The only downside is that she set the gold standard for me and I have never since had a boss like that! But role models don’t come in a single shape or size. Another supervisor who initially was very critical of my work later made me a manager of the lab – he had recognised my leadership potential. That role really provided me with a new mindset and approach which I am grateful for.

It is never easy to perfectly balance a career and motherhood. There is constant juggling of priorities, always making lists in your head and running from A to B. My life is all about routine but sometimes this routine gets to me. Moreover, one can’t plan for kids’ health issues! My kids went through the usual challenges as toddlers – GP/A&E visits were frequent but a part of my brain always worried about the next research deadline I had to cover. I always felt that I was not being the mom I should be, and on working days I always felt like I was not a good researcher. I put this down to my strict and traditional upbringing at home and a convent education at school.

A state of perpetual guilt for the known and unknown is part of my DNA – when I was being a focused scientist, I felt guilty about neglecting my dear toddler. When I was being a devoted mum, I felt guilty about letting my supervisor down. 

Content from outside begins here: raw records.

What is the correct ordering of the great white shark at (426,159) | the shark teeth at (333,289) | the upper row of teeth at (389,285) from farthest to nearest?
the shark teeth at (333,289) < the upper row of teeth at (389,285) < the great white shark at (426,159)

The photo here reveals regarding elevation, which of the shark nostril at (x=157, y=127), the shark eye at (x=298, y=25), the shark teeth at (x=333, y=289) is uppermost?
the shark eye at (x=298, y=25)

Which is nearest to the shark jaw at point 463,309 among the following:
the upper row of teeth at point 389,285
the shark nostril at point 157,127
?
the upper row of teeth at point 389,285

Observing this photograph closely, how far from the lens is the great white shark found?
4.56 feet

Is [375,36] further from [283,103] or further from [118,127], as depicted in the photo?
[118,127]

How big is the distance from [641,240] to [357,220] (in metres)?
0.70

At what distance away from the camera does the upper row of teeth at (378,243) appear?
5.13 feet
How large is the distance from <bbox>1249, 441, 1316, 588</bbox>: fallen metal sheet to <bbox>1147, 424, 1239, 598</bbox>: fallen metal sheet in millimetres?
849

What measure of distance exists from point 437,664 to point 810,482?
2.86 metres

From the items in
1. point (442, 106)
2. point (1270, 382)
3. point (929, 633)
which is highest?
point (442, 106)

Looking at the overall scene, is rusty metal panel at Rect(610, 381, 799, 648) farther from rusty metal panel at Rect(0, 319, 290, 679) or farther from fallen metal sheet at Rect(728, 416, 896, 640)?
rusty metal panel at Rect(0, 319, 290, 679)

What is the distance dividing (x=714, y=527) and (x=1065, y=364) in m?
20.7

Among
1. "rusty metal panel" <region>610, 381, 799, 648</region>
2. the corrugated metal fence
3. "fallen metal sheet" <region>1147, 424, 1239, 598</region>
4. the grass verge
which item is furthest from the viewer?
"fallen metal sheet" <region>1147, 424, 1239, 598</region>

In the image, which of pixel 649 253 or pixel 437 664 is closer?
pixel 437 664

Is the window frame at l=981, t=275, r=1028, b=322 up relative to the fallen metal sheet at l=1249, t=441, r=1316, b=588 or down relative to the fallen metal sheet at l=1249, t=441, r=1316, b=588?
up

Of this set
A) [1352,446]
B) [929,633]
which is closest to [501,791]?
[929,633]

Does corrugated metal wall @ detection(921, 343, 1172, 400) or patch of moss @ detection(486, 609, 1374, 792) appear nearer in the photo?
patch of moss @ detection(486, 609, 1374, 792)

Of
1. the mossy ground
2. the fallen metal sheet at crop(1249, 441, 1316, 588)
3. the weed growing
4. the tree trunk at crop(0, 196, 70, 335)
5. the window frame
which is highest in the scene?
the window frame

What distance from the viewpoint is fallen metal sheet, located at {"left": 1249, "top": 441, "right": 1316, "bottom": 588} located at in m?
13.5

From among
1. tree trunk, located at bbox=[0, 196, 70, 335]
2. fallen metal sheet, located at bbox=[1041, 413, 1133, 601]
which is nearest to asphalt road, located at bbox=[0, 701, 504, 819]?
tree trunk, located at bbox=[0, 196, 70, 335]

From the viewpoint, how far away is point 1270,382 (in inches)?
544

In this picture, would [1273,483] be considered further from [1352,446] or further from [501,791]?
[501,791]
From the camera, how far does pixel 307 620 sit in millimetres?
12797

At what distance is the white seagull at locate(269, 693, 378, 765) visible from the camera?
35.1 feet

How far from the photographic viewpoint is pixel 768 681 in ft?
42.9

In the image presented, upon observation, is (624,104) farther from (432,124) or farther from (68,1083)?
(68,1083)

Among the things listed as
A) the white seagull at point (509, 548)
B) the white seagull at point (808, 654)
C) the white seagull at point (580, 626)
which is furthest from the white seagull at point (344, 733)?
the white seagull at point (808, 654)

I also feel that there is generally a culture, unique to academia, that we should ‘always’ be dedicating our full attention to our research. Even when I was on a holiday, I felt like I was procrastinating on some paper deadline. I couldn’t relax at all. It was ingrained in me that I should be dedicating 100% to research. I guess this is the thin end of the flexibility wedge that academia offers – you can work ‘whenever and wherever’ you want. This culture needs to change, and the stereotypes need to change. I was the only one with a toddler in my department so it was hard for colleagues to understand why I couldn’t join departmental drinks, leaving dos or even most seminars after hours.

In my time in academia, most of the people I had come across were sceptical of industry but I thought I needed to try it for myself, hence I chose a new challenge and moved to scientific roles in pharma. Initially I was apprehensive about how transferable my skills would be. I needn’t have worried.

In addition to a structured, scientific, and logical approach to issues generally, I feel that women like me bring a circular view as well to the problems, not just a one-sided view. I try to move around the research question to understand it in-depth. Of course, the commercial perspective that pharma entails was a completely new aspect and I am enjoying that immensely too.

Several ideas and people have influenced me in my journey so far. I wish I had a wider range of role models to look up to when growing up. Due to my own experiences, I am now a strong advocate for STEM and Women in Tech and taking up every opportunity to appear in social, digital, and traditional media to talk about my research and current issues. Epidemiologists like me have been in high demand in the last year for obvious reasons. I have been on BBC TV, Radio, Al-Jazeera and LBC Radio in the last six months - I want to make sure that my daughter’s generation doesn’t have to look that far and wide.